Bug 8986

Summary: Adobe Glyph Naming convention (was: Fonts with _-separated ligatures in mapping tables)
Product: poppler Reporter: Ed Catmur <ed>
Component: generalAssignee: poppler-bugs <poppler-bugs>
Status: RESOLVED FIXED QA Contact:
Severity: normal    
Priority: high CC: uws+freedesktop
Version: unspecified   
Hardware: x86 (IA32)   
OS: Linux (All)   
URL: http://www.adobe.com/devnet/opentype/archives/glyph.html
Whiteboard:
i915 platform: i915 features:
Attachments: mapping_tables.patch
mapping_tables.patch
mapping_tables.patch
mapping_tables.patch
mapping_tables.patch
mapping_tables.patch
mapping_tables_r2.patch

Description Ed Catmur 2006-11-11 08:28:07 UTC
http://bugzilla.gnome.org/show_bug.cgi?id=341947 and bug 7002 have attached a
PDF where the font (Minion) has entries of the form A_a in its mapping tables.

Some of these (e.g. f_l, f_f_i) are in Unicode and would be easy to add to
nameToUnicodeTab, but others (T_h, f_f_t, f_j) are not in Unicode and can only
be represented as strings. This will probably require some rearchitecting.
Comment 1 Ed Catmur 2006-11-11 16:54:24 UTC
Created attachment 7750 [details] [review]
mapping_tables.patch

Patch, also fixes bug 8985.
Comment 2 Ed Catmur 2006-11-13 02:00:01 UTC
See also bug 9001.
Comment 3 Ed Catmur 2006-11-13 02:02:07 UTC
Hm. That patch sucks; it can't handle ligated codepoint references. (e.g.
A_uni030B for A with U+030B COMBINING DOUBLE GRAVE ACCENT.) I'll put together a
better patch when I have time.
Comment 4 Ed Catmur 2006-11-13 02:02:56 UTC
Also, we should probably complain to stderr when we can't understand a mapping
table character name.

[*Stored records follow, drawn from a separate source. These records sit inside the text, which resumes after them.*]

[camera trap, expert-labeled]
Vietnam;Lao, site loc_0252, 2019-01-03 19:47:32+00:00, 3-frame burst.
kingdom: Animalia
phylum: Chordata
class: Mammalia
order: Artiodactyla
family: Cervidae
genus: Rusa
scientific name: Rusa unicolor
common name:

It's only polite.
Comment 5 Ed Catmur 2006-11-13 05:40:00 UTC
Idea for improved handling:

Change the 2-pass flow (currently, recognised names then numeric codes, writing
into a Unicode[256] for initialising in CharCodeToUnicode::make8BitToUnicode) to
have a preliminary pass deciding whether to use hex or decimal, and a single
main pass which reads character names, numeric codes and ligatures, by passing
components to a small function which takes the component and "hex" bool and
writes into uBuf if successful.

This will mean initialising CharCodeToUnicode::make8BitToUnicode with an empty
Unicode[256] (because the main pass needs to use ::setMapping), but that's just
a performance hack and ::setMapping is fast for the single-character case anyway.

Hopefully the code will be clearer than the above.
Comment 6 Ed Catmur 2006-11-15 01:19:51 UTC
Created attachment 7796 [details] [review]
mapping_tables.patch

Right, that's better.

Addresses comment 3 and comment 4.

The suggestion in comment 5 can't work exactly as stated, because that runs the
risk of false positives (e.g. "ae" pushing the parser into hex mode where
decimal is intended). The supplied patch avoids any change to behaviour except
in parsing ligatures, also cutting down on patch size.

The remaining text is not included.